# Work to be completed:
Output only the lines of the entries that follow, starting at the one with "http://tokumei10.blogspot.com/2017/06/blog-post_537.html" and running down to the one with "KTとKTFが合併——市場独占を警戒する韓国通信業界", both included and unchanged.

# Material for this exercise:
_ _ _ _ _ _ _

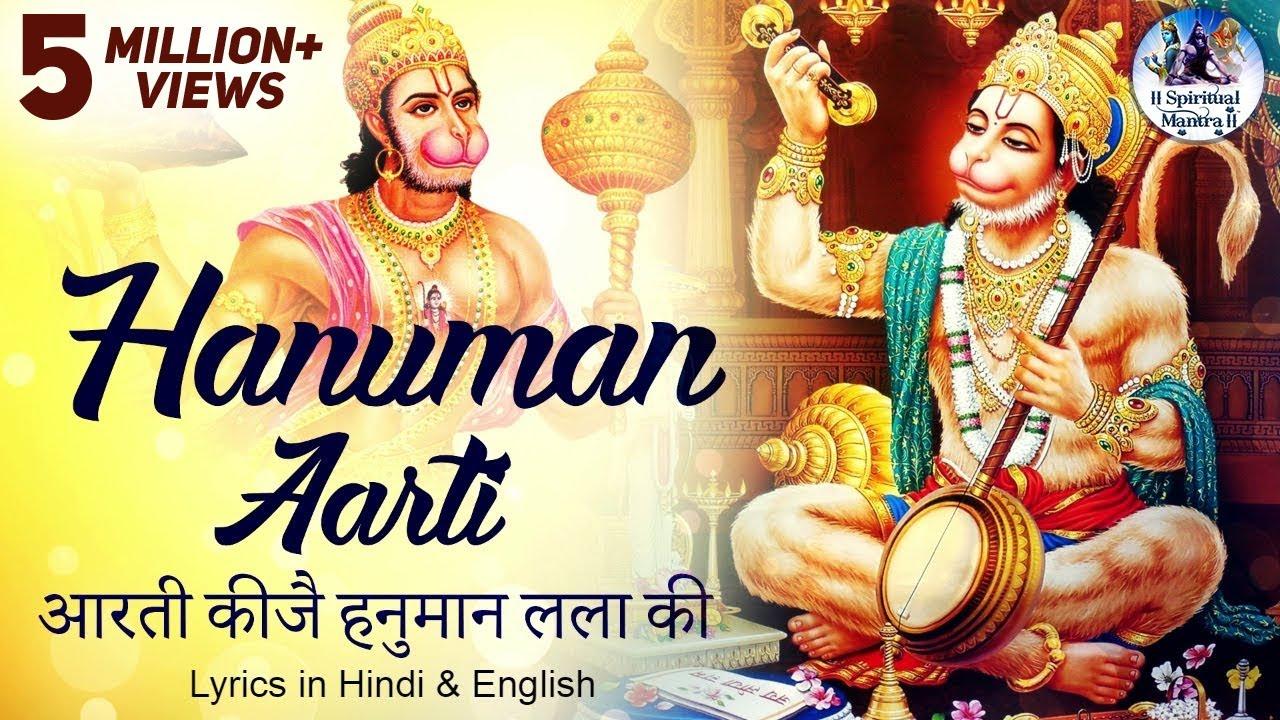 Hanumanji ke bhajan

_ _ _ _ _ _ _

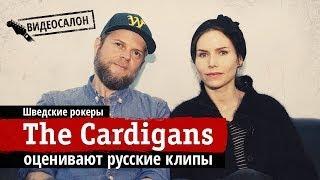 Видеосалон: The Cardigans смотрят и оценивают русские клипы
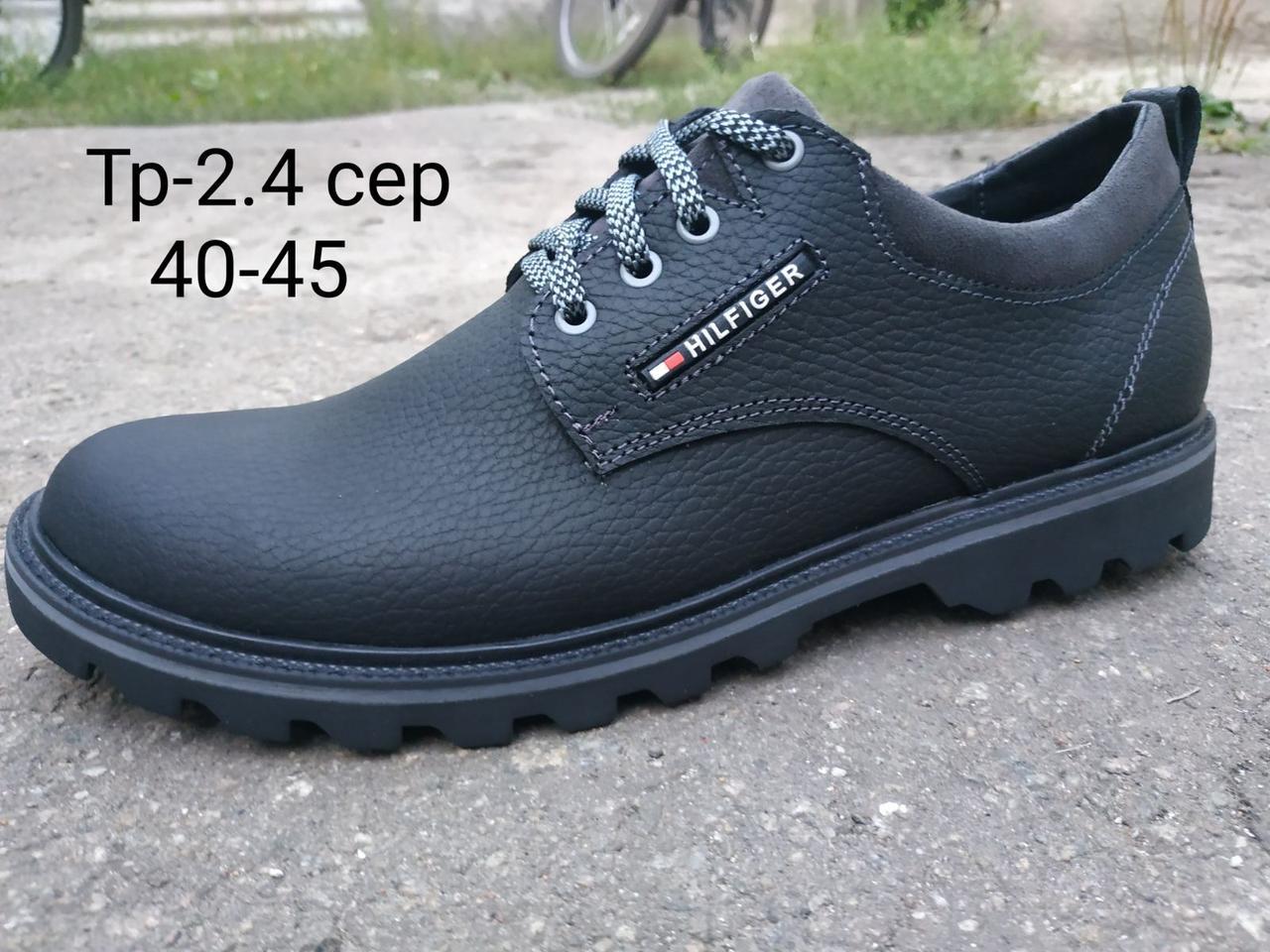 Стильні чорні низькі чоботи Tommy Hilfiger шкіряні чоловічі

_ _ _ _ _ _ _

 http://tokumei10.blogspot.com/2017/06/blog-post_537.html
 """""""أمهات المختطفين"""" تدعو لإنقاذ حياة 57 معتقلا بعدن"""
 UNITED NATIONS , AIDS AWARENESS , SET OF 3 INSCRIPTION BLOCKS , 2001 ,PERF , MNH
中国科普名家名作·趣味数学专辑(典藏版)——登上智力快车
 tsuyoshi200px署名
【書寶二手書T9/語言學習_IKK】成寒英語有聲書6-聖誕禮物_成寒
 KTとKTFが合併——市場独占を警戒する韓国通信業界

_ _ _ _ _ _ _

# Response to the task:
 http://tokumei10.blogspot.com/2017/06/blog-post_537.html
 """""""أمهات المختطفين"""" تدعو لإنقاذ حياة 57 معتقلا بعدن"""
 UNITED NATIONS , AIDS AWARENESS , SET OF 3 INSCRIPTION BLOCKS , 2001 ,PERF , MNH
中国科普名家名作·趣味数学专辑(典藏版)——登上智力快车
 tsuyoshi200px署名
【書寶二手書T9/語言學習_IKK】成寒英語有聲書6-聖誕禮物_成寒
 KTとKTFが合併——市場独占を警戒する韓国通信業界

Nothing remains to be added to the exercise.